For the past 15 years, Reaktion Books has produced marvelous short studies of animals and foodstuffs. I have reviewed nearly all of them here. Rebecca Stott's Oyster is one of the very best of the Animal series, but till now there was no corresponding Edible title. Carolyn Tillie's global history of the shellfish as food fills that gap, and complements Stott's classic nicely.

Tillie devotes some attention to oysters in the arts, and some to the natural history of the oyster, but not as much as Stott. In turn, Tillie looks more closely at oyster cultivation, the oyster trade, and the oyster foodways that built and sustained whole civilizations. Tillie suggests that oysters were a crucial food source for ancient cultures, right back to the dawn of Homo sapiens. I have wondered before whether the impression that ancient humans lived mainly on oysters isn't mainly artifactual. If they'd lived on slugs we'd know nothing about it, but oyster shells have a way of persisting in the landscape.

Yet oysters have surely been important. Much of Oyster is dedicated to extremes: millions of tons harvested, millions of young oysters set into beds to grow, millions of shellfish shucked and sucked down, millions of shells discarded. Hyperbole gets the better of Tillie at one point, when she discusses middens – piles of shells discarded over generations – "as large as 640km (400 mi.) in length and 6km (4 mi.) high in New South Wales and southern Queensland" (63-64). Six kilometers is a good-sized Himalaya, and more than twice the highest point in Australia. I get an image of Sherpas lugging crates of oyster-shells up into the æther after every meal. I suspect that "meters" instead of "km" are meant. A shell heap six meters high and 640 meters long is still a phenomenal pile.

Several world cities, notably New York, are built to a significant extent on oyster shells. Though many old middens have been harvested for their calcium, those that remain visible, or lie buried under city streets, testify to the prodigious appetite for oysters. For a creature with the consistency and durability of snot, the oyster proves surprisingly amenable to processing and transportation. Like herring, shucked oysters can be smoked, pickled or tinned. Unlike herring, unshucked ones can be packed wet and cold into barrels, and shipped long distances happily alive and unconscious of their prospective fate.

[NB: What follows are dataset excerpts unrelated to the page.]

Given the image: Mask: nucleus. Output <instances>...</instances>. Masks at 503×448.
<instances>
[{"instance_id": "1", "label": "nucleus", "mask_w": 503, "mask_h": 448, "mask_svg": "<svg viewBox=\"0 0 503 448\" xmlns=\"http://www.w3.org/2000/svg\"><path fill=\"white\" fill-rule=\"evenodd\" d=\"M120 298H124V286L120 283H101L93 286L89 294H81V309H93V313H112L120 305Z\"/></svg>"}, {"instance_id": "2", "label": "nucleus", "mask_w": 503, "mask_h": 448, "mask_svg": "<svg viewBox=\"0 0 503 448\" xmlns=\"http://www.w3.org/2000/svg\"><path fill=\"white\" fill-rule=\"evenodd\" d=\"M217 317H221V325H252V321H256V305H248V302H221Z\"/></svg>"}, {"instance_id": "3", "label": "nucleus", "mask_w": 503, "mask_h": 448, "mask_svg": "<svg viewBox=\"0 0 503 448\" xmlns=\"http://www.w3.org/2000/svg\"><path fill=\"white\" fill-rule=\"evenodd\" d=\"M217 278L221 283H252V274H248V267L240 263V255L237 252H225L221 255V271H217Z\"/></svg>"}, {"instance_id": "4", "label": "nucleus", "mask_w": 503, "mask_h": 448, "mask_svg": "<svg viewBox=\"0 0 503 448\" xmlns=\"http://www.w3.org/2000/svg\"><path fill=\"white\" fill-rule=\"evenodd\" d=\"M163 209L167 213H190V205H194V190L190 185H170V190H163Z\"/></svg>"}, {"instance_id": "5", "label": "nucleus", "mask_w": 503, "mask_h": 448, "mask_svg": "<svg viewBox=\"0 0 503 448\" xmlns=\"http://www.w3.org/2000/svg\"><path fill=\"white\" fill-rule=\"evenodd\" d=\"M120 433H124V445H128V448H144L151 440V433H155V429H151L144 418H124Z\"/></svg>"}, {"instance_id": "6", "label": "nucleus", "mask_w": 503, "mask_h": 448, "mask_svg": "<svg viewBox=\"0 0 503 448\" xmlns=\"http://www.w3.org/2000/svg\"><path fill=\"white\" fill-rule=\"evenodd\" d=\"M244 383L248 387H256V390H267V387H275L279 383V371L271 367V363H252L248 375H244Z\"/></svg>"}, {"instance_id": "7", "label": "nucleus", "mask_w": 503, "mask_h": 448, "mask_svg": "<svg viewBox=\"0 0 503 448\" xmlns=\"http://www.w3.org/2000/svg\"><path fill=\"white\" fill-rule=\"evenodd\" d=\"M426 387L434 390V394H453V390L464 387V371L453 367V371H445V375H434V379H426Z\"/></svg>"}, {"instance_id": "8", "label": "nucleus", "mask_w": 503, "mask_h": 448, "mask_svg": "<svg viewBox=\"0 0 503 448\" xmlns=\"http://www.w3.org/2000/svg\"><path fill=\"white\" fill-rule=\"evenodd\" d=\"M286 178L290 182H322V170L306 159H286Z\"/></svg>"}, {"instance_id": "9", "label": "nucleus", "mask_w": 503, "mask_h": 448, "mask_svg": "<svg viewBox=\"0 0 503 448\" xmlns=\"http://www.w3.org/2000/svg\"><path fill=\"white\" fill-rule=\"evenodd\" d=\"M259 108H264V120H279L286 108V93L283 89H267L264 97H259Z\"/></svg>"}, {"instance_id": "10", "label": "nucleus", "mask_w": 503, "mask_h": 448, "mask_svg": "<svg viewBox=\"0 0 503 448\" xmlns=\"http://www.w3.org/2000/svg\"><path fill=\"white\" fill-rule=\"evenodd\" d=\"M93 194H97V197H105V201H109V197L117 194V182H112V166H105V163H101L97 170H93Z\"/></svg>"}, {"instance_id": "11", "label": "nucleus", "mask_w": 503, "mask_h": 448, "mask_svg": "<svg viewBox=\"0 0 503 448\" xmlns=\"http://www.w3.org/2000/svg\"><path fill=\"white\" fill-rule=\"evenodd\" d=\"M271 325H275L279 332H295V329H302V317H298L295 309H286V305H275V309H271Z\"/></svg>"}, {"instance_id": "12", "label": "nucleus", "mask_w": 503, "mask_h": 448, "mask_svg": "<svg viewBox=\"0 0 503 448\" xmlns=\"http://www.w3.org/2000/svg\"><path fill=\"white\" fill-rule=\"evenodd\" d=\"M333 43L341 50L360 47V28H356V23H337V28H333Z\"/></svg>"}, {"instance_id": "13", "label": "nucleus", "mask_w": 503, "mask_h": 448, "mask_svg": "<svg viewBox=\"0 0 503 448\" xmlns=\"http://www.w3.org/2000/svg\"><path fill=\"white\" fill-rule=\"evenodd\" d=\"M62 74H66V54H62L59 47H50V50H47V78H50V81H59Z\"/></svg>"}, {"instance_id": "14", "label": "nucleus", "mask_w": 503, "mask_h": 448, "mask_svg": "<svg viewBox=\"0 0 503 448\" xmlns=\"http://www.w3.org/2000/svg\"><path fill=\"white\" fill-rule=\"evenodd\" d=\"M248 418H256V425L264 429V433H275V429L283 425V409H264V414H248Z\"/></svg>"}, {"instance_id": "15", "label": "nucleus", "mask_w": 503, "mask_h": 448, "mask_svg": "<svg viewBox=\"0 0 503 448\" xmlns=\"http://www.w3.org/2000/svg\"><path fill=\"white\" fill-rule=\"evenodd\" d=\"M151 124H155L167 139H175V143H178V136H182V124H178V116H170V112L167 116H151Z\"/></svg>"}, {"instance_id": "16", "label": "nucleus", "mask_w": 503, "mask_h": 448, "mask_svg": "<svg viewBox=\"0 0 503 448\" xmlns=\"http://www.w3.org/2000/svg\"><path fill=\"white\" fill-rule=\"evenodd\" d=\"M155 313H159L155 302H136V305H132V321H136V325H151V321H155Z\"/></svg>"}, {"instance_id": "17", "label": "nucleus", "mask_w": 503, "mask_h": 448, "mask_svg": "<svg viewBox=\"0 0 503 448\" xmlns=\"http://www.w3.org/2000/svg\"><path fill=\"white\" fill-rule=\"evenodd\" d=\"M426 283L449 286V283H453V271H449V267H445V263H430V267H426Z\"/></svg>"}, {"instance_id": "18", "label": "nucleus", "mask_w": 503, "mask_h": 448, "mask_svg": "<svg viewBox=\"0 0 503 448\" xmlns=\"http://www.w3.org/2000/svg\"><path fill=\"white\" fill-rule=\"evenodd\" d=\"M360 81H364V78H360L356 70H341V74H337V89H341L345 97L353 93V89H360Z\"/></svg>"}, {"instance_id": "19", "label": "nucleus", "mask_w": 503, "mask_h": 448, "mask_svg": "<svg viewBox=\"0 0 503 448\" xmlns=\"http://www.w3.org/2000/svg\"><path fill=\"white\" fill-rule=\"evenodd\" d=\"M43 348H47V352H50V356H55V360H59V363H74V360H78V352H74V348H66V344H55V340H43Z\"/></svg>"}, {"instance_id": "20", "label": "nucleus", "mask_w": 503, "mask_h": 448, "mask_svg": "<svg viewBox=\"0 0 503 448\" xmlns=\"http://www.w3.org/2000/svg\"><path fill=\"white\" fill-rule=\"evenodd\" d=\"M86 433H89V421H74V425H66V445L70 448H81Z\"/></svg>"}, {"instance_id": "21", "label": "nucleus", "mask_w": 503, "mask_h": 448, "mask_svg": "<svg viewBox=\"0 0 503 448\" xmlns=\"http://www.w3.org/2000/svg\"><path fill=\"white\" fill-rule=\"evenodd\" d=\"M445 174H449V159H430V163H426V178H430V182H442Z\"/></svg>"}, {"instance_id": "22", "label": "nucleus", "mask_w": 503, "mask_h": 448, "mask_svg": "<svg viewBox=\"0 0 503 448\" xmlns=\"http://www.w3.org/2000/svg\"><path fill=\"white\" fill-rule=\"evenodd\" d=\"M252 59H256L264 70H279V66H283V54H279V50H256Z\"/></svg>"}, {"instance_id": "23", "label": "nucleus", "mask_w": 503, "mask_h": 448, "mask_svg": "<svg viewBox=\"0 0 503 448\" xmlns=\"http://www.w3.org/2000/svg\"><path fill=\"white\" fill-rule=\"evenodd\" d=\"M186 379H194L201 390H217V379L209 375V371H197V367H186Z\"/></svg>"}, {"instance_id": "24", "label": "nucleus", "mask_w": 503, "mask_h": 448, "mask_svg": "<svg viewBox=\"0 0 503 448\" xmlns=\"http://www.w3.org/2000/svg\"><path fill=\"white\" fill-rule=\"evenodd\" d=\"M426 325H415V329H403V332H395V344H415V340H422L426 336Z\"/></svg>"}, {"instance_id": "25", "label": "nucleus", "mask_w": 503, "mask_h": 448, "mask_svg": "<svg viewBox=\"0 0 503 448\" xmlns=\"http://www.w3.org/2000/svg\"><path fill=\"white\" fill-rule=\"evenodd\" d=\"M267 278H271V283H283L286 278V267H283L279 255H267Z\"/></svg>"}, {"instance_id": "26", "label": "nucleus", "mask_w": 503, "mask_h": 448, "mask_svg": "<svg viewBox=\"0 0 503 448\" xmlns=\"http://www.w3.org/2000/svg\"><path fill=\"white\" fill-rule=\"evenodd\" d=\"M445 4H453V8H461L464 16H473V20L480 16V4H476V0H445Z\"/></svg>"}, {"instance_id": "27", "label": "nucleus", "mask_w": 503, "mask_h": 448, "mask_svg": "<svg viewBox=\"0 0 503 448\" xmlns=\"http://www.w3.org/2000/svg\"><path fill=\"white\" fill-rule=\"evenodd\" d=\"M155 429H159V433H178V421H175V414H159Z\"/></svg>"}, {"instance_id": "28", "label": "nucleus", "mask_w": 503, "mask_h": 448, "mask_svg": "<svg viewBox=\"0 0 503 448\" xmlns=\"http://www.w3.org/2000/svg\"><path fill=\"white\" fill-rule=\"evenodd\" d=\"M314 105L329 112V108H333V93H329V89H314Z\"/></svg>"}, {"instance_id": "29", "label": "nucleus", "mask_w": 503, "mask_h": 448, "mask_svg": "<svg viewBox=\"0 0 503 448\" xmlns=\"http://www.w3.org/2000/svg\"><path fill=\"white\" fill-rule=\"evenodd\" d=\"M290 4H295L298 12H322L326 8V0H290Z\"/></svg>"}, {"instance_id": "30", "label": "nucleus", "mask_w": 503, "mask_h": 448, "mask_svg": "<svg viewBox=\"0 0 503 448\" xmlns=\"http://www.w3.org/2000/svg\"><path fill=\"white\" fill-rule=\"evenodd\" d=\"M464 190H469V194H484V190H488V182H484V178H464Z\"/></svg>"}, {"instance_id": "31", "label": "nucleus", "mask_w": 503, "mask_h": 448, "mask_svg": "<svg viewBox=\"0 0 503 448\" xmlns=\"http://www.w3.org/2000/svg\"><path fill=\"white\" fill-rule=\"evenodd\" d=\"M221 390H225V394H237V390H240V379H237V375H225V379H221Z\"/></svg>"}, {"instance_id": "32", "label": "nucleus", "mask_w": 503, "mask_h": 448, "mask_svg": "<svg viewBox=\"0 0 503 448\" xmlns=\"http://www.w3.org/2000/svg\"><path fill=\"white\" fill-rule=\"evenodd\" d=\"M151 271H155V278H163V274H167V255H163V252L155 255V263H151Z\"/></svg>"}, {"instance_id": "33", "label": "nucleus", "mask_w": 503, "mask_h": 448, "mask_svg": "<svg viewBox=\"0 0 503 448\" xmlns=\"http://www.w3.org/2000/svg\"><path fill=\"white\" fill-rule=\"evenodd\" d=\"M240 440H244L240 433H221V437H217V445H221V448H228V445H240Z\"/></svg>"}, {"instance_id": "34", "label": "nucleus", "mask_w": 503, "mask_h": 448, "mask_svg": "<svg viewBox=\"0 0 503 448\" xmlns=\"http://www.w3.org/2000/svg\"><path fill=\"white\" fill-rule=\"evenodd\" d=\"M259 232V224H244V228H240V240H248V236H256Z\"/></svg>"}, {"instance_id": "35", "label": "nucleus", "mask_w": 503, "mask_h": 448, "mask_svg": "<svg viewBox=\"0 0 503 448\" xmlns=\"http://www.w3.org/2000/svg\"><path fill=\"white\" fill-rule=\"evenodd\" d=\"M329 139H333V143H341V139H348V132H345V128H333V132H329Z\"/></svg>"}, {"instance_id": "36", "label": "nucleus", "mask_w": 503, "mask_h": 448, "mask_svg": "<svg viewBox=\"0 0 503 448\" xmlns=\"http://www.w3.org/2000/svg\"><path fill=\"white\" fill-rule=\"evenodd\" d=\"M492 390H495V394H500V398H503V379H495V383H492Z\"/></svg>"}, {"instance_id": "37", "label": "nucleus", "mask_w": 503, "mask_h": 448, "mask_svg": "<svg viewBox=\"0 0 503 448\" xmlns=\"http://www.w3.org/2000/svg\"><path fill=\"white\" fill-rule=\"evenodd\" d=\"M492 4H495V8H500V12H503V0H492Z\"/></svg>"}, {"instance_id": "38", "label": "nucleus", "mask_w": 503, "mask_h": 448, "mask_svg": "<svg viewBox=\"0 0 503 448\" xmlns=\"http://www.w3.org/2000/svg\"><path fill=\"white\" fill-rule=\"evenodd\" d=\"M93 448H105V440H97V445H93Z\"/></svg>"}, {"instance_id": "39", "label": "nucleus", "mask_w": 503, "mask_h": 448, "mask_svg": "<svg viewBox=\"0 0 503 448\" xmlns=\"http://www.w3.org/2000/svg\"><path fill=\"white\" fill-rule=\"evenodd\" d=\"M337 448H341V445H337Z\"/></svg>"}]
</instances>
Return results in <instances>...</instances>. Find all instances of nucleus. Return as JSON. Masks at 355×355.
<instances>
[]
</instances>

Oysters can also be rendered into the great Chinese condiment, oyster sauce. Unlike lobster sauce, a sauce for lobster that you can put on other things (much as steak sauce contains no steak) oyster sauce is mostly oysters, concentrated to extreme heartiness. Use it advisedly, but use it liberally, in Chinese dishes.

Tillie concludes her book with some oyster recipes, including Hangtown Fry from San Francisco and Oysters Rockefeller, from anywhere and everywhere. The latter involves roasting oysters with some sort of greens (standing for the money of the Rockefellers?). The former involves frying breaded oysters and then scrambling some eggs around them. Appended are some excellent instructions on keeping, cleaning, and cooking oysters in general.

I won't be trying these recipes, because I have no good source for oysters. Restaurants have served raw oysters since the dawn of the railroad. Well before, if you were a Roman emperor at an inland villa, you could sample shellfish packed in Alpine snow). But dependable fresh oysters as far inland as Dallas these days are not to be had at bearable retail prices. And I don't think that the gloppy things we sometimes find shucked and tubbed from the supermarket would stand up to the Hangtown Fry treatment.

Oysters, I think, are something you should enjoy locally and opportunistically, when you are in an oyster area. Overfishing to feed huge packing industries destroyed the natural geography of the oyster, but humans have recreated that geography (often with recourse to oyster "seed" from halfway around the world). Go some place where they're recreating it and get a dozen on the half shell.

Tillie, Carolyn. Oyster: A global history. London: Reaktion, 2017.